Landowners Needed to Save the Red Wolf
The last fourteen remaining red wolves were rescued from the brink of extinction 35 years ago and became the ancestors of all red wolves alive today. Through careful breeding and reintroduction efforts, there are now 50-75 red wolves raising pups. These wolves range across a portion of their native habitat on the Albemarle Peninsula in eastern North Carolina, with another 200 red wolves in captive facilities across the country.But, this endangered species once again faces an uncertain future.
Landowner cooperation has been pivotal to the success of the U.S. Fish & Wildlife Service’s Red Wolf Recovery Program and the goal of establishing a healthy red wolf population in eastern North Carolina.
Wildlife, like the red wolf, do not recognize the boundaries of public lands, so the cooperation and stewardship efforts of private landowners are essential to the recovery of this endangered species.

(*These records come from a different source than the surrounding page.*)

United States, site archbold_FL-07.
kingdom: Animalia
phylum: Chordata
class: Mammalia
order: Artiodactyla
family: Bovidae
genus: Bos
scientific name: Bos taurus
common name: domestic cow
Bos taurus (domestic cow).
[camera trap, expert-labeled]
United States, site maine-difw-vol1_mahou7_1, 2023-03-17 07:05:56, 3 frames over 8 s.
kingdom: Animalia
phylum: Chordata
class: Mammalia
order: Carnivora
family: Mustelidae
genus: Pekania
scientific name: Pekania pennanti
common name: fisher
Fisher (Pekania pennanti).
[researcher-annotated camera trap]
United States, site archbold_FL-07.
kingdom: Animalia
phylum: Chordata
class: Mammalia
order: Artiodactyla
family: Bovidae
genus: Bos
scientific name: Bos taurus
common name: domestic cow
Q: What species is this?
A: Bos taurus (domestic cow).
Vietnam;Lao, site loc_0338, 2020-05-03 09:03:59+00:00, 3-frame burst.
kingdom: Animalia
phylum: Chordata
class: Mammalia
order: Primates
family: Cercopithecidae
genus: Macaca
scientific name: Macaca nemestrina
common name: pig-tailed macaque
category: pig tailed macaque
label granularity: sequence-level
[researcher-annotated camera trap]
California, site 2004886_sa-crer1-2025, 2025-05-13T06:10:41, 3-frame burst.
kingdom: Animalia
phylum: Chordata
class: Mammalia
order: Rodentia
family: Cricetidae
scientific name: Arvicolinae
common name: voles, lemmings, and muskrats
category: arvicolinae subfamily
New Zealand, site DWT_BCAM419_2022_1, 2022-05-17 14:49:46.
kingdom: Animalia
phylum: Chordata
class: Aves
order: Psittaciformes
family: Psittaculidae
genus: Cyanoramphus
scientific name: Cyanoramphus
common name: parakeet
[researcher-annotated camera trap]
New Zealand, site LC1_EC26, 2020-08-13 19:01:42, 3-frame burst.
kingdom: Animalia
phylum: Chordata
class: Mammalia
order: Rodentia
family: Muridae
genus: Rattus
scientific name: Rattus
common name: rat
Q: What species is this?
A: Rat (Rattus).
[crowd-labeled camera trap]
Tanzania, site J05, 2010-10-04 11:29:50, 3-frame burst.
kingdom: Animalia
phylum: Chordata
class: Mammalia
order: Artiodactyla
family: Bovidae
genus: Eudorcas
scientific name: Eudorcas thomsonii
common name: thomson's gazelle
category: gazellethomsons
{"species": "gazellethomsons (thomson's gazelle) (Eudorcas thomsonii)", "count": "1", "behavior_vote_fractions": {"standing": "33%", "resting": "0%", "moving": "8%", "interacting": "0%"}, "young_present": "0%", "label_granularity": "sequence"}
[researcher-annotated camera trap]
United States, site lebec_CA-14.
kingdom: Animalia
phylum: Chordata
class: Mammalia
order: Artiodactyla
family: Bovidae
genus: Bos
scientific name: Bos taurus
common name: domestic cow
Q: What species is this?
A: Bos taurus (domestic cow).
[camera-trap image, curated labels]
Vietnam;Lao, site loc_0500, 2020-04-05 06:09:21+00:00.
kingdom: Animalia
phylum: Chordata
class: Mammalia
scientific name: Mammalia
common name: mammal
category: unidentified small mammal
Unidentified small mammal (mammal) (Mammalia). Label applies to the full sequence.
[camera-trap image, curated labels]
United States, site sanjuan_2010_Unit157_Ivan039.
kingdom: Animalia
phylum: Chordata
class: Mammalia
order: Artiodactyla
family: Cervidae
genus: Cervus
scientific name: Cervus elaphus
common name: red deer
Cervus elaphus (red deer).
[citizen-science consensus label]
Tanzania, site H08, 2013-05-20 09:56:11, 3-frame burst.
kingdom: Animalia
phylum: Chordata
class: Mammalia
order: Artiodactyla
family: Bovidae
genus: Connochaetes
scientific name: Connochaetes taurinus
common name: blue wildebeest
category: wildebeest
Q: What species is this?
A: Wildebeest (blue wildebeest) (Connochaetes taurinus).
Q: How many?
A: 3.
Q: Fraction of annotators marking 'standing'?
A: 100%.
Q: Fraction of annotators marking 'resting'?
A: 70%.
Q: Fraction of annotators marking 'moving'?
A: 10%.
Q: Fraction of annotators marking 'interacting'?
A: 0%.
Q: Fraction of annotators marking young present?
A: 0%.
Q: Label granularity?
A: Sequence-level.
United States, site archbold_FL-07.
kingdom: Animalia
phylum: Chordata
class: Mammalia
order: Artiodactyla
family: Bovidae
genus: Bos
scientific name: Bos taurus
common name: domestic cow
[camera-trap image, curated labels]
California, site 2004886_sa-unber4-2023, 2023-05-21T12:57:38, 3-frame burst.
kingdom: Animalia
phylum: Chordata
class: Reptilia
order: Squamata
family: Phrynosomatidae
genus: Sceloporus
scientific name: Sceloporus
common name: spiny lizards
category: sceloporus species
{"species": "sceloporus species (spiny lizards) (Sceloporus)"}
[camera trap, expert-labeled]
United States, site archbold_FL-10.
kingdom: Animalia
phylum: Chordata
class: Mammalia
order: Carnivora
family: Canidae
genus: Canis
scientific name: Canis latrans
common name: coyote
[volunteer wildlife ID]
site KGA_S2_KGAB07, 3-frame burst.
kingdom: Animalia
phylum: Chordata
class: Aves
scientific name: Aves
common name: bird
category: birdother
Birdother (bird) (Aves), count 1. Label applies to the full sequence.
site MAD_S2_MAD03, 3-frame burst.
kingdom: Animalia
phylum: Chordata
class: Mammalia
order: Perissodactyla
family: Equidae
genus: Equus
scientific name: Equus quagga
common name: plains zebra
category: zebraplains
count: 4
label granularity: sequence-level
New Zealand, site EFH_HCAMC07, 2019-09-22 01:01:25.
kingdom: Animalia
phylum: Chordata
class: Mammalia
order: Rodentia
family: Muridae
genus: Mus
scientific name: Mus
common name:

While North Carolina’s Alligator River National Wildlife Refuge became the first release site with the introduction of four male-female pairs in 1987, the red wolf now ranges across three national wildlife refuges, a Department of Defense site, state-administered lands and private property.
Due in part to a breakdown in communication and trust with local landowners, the U. S. Fish & Wildlife Service recently announced that it is suspending any further red wolf introductions and conducting an evaluation of the Red Wolf Recovery Program. The outcome of the evaluation is expected by the end of 2015.
The Road to Recovering an Amazing Species
Together with the North Carolina Wildlife Federation and other partners, National Wildlife Federation is working to help ensure the recovery of this amazing species. We have supported red wolf reintroduction since the 1980s, and over the years, we have advocated to increase federal funding for red wolf recovery and helped fund rewards for information leading to the conviction of poachers of these amazing animals.
The U.S. Fish and Wildlife Service’s Red Wolf Recovery Program has been instrumental in helping to bring red wolves back from the brink of extinction. The program is vital for combating the imminent threats faced by this endangered American species.
What We Can Do Right Now
While red wolves may only currently exist in North Carolina, the U.S. Fish and Wildlife Service has a responsibility to all citizens of the United States to work towards recovery of the red wolf by improving landowner relations, enhancing communication and transparency, and possibly using incentives for private land owners.
Strong conservation voices from across the country are needed to ensure that the red wolf continues to rebound.